[Dataset entries]
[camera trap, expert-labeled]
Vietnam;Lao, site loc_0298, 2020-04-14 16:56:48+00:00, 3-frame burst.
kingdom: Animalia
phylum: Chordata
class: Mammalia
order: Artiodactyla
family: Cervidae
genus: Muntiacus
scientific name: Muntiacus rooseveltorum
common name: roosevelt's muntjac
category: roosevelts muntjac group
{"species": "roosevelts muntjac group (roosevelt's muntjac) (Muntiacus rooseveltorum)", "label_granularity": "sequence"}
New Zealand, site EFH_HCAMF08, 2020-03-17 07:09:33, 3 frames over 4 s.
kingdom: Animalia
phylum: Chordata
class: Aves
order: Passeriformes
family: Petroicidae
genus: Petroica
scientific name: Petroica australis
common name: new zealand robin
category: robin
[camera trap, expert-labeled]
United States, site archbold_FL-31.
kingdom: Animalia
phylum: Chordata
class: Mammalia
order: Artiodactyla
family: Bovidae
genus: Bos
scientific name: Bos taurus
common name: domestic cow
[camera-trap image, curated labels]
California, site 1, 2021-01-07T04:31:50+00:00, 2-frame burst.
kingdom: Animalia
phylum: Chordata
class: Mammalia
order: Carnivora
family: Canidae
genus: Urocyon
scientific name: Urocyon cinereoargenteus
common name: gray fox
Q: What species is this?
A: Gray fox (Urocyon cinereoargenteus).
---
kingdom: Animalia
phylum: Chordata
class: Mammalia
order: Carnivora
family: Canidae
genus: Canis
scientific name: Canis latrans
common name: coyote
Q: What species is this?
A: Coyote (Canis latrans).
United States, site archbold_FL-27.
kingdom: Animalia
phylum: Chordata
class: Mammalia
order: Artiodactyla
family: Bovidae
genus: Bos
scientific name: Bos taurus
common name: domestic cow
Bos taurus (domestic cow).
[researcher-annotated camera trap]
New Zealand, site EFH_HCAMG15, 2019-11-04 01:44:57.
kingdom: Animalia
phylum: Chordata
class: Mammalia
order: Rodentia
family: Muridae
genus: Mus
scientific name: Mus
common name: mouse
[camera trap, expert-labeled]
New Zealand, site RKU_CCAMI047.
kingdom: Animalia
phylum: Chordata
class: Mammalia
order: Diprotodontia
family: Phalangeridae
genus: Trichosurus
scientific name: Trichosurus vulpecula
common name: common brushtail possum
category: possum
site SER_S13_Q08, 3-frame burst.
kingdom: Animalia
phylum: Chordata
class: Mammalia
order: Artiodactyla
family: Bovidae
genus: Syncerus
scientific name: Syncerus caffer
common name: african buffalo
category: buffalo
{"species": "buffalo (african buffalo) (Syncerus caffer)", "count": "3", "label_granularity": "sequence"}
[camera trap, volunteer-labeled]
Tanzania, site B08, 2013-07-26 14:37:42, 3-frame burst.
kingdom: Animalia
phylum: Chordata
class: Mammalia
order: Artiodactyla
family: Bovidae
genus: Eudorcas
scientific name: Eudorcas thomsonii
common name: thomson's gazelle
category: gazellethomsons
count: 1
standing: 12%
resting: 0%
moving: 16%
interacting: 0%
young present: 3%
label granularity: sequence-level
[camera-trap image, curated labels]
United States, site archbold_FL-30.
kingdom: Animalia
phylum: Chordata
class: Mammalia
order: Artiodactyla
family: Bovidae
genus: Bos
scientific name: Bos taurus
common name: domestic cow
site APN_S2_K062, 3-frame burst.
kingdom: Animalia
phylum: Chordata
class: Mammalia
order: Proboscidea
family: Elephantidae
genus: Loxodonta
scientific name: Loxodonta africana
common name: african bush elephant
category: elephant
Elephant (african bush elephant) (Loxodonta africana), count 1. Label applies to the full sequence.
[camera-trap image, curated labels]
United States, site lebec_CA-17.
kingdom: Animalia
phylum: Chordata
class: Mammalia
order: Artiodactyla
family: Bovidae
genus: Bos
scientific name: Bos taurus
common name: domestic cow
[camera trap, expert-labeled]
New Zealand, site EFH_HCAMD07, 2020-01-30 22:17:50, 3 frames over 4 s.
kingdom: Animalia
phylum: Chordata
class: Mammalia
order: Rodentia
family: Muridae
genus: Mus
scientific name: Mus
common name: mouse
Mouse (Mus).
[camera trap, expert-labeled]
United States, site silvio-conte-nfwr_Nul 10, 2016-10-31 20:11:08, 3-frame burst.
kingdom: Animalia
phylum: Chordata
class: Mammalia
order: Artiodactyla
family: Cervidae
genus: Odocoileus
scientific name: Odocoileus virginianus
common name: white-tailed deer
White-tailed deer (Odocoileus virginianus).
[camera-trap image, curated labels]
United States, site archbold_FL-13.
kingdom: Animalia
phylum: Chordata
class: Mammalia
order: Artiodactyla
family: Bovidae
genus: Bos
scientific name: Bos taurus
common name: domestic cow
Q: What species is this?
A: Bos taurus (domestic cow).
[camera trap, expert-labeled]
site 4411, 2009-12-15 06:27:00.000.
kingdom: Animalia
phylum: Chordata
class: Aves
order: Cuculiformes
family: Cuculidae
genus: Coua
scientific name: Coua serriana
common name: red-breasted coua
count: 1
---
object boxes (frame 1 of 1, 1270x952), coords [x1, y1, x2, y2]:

What you will do: Find every line of the data that holds the string "Muntiacus", then say how many there are and nothing else.

Result of this task: 3